P.A.R.T.Y is an acronym that stands for Preventing Alcohol related Trauma in Youth and Guidance Councilor, Cynthia Seitz at DHS gave an insight to the topics and said:

“The mock disaster is meant to be simulating and also shocking in a way too, because we want students to recognize that when they choose -and it’s not just students but when people choose to drive impaired, whether its alcohol related or whether its drug related, that there is a community cost. There is a reaction and a long lasting effect on public service workers. A community effect. That’s what the P.A.R.T.Y program is there to show, it’s for risk management in youth and also to highlight the realities of impaired driving. It’s more than just the shock value we hoped to get out of them but it’s let’s talk about the long term effects too.”

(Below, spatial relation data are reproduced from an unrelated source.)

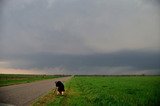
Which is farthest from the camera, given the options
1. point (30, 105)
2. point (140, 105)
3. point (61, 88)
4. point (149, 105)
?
point (61, 88)

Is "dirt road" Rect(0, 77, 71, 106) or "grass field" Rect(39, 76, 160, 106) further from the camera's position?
"dirt road" Rect(0, 77, 71, 106)

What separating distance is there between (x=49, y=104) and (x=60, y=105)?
2.60 feet

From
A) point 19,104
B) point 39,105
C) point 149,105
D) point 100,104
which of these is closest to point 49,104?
point 39,105

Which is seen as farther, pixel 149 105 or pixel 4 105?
pixel 4 105

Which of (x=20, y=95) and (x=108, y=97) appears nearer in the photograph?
(x=108, y=97)

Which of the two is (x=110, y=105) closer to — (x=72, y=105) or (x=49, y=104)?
(x=72, y=105)

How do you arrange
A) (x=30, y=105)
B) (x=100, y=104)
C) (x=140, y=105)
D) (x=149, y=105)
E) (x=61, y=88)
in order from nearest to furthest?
(x=149, y=105) < (x=140, y=105) < (x=100, y=104) < (x=30, y=105) < (x=61, y=88)

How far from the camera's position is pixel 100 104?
1614 centimetres

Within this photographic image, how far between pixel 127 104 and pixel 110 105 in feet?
2.77

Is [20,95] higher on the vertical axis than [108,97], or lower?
higher

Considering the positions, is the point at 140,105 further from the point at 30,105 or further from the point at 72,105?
the point at 30,105

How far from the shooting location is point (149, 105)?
1405 centimetres

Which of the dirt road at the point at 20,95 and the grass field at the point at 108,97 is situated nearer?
the grass field at the point at 108,97

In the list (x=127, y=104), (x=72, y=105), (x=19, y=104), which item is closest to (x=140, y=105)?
(x=127, y=104)
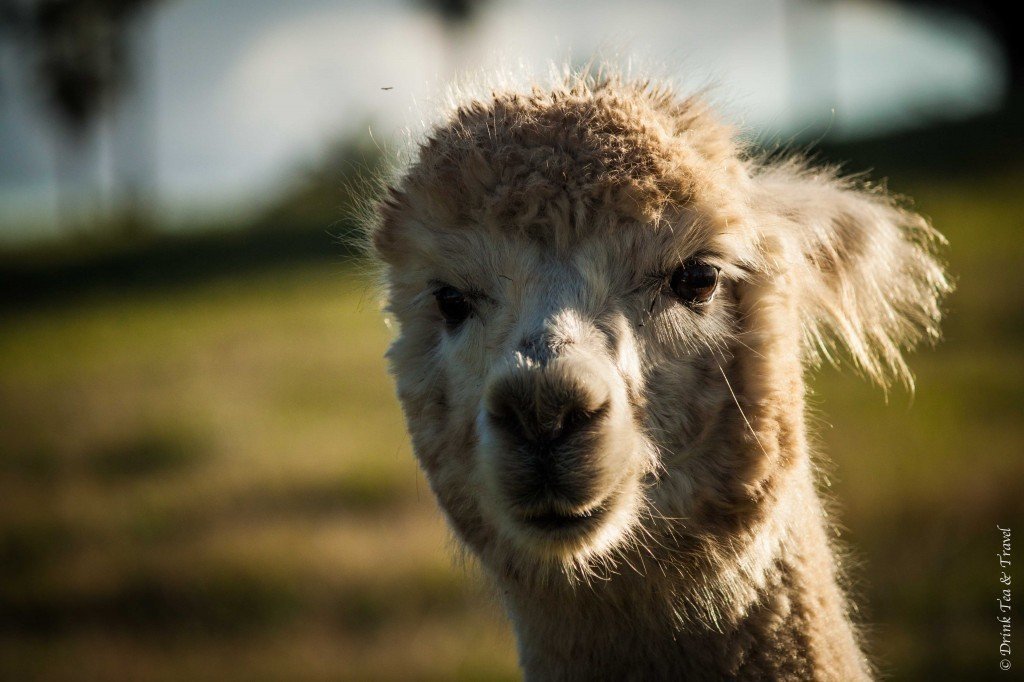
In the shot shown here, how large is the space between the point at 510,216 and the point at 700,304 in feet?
2.16

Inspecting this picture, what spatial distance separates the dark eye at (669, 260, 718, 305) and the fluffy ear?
36 centimetres

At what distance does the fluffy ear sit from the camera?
2951 mm

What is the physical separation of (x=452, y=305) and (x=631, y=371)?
68cm

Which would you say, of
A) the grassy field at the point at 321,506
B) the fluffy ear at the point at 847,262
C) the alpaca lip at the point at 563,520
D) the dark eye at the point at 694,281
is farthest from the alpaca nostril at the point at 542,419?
the grassy field at the point at 321,506

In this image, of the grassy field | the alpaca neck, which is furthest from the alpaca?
the grassy field

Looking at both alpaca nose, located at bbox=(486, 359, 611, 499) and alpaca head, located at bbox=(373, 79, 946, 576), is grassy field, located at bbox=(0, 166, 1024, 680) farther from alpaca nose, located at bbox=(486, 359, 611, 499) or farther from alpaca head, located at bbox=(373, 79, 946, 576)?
alpaca nose, located at bbox=(486, 359, 611, 499)

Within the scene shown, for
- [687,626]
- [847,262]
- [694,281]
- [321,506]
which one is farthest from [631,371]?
[321,506]

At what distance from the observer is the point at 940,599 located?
6742mm

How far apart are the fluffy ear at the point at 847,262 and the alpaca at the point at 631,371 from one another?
50mm

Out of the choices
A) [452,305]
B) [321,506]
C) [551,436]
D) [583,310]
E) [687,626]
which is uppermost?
[583,310]

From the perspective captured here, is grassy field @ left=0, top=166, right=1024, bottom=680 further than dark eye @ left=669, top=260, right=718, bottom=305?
Yes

Seitz went on to add that some of those long term effects being rehabilitation, insurance, healing for families and community members, but it doesn’t stop there. The first responders, care givers and more of which all were discussed at the P.A.R.T.Y assembly from police officers, fire fighters and paramedics themselves.Michelle Teeple with Dryden Police, one of the main organizers of the event described the importance of getting the message to the students and said:

“One thing we wanted to do is just to get the information out to the kids that once there’s been an arrest, or a crash that’s just one piece of what moving forward will be.”

The P.A.R.T.Y assembly showed this concept extremely well, by taking students and observers through a realistic occurrence of what was to come after the crash. Some of the next steps including what goes on in a trauma room, the parental cost and reaction, rehabilitation, insurance policies, sentencing for jail time and coroner results.

Pat Obie, another organizer talks about how these factors are not something you have time to think about in that moment and said:

“It’s a split second decision that kids make to jump in a car with a drunk driver or to drive impaired, they don’t think about the consequences. Our job is to make sure they see the full gratification of it.”

Both Teeple and Obie, as well as all participants and contributors want to make sure that there is huge takeaway from this mock demonstration. The successful and powerful presentation of the P.A.R.T.Y put the realities of impaired driving in the minds of many. Make a plan ahead of time, stick to it and ensure your safety as well as others around you. Keeping our kids and each other safe is a community responsibility.

Dryden Police Service member Denise Szachury arrives at the scene of an accident simulation behind DHS, May 10.